# Jahoogy - as my son says



## Lanason (Sep 1, 2009)

I was taken to Carrefour on the Ismailia road tonight for my first big shopping experience. My it's big. Crazy busy but good fun - got some essential supplies, even bought a microwave 

its not far from my place - almost on the way home - things really are getting easier.:eyebrows:

Still feels like the wedding night - honeymoon not even started. Wait till I wake from this dream and reality hits me like a wet fish . . . 

Maiden - you still on for Friday ??:spit:


----------



## MaidenScotland (Jun 6, 2009)

aqua said:


> I was taken to Carrefour on the Ismailia road tonight for my first big shopping experience. My it's big.
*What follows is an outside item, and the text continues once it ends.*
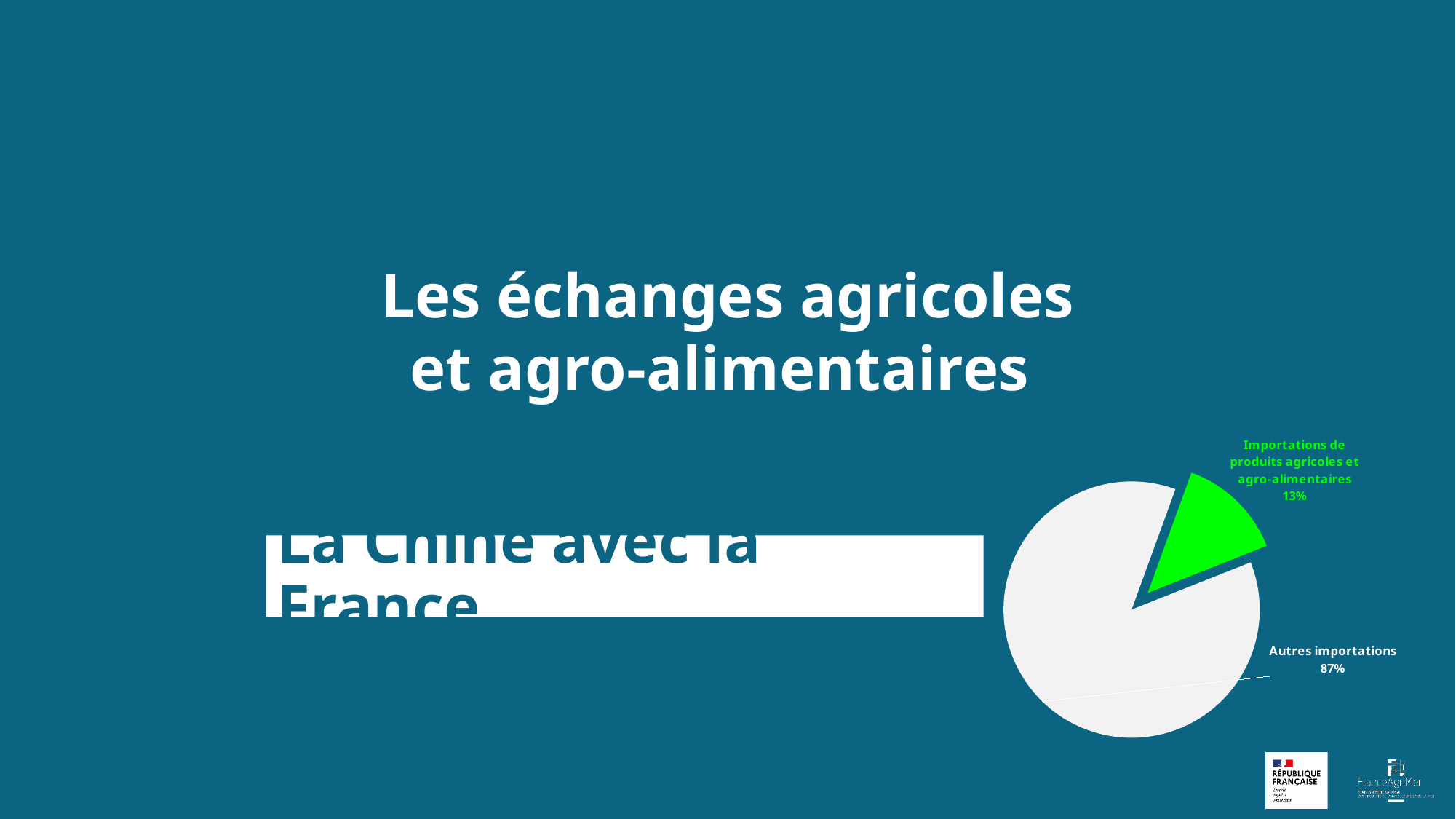
What is the difference in percentage points between 'Autres importations' and 'Importations de produits agricoles et agro-alimentaires'? 74 percentage points What kind of chart is shown on the slide? pie chart Which slice of the pie is the largest? Autres importations Which slice of the pie is the smallest? Importations de produits agricoles et agro-alimentaires What colour is the slice for 'Importations de produits agricoles et agro-alimentaires'? green What colour is the slice for 'Autres importations'? light grey What share of the pie is 'Autres importations'? 87% What share of the pie is 'Importations de produits agricoles et agro-alimentaires'? 13% How many slices does the pie chart have? 2 Which is larger: 'Autres importations' or 'Importations de produits agricoles et agro-alimentaires'? Autres importations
Crazy busy but good fun - got some essential supplies, even bought a microwave
> 
> its not far from my place - almost on the way home - things really are getting easier.:eyebrows:
> 
> ...



Yes I will be going Friday, I will be with my maid and a small girl, you will recognise me cos my maid is the most beautiful Filipina girl in Cairo


----------



## Lanason (Sep 1, 2009)

MaidenScotland said:


> Yes I will be going Friday, I will be with my maid and a small girl, you will recognise me cos my maid is the most beautiful Filipina girl in Cairo


Friday it is then - Think I'll wear a red and white hooped rugby shirt . . . . .

Top hat, white gloves and a cane :loco:

ps. you just sent me your 1,000 th post - how sweet


----------



## MaidenScotland (Jun 6, 2009)

aqua said:


> Friday it is then - Think I'll wear a red and white hooped rugby shirt . . . . .
> 
> Top hat, white gloves and a cane :loco:
> 
> ps. you just sent me your 1,000 th post - how sweet




ahhhh I was watching out for my 1,000th post and missed it.
I was going to post somewhere else  but you got lucky lol
If you are wearing a top hat then I must wear my easter bonnet

Maiden


----------



## MaidenScotland (Jun 6, 2009)

Forget to say

There is a DJ in the afternoon plus an irish folk singer in the evening, not that I will be there until the evening 

Maiden


----------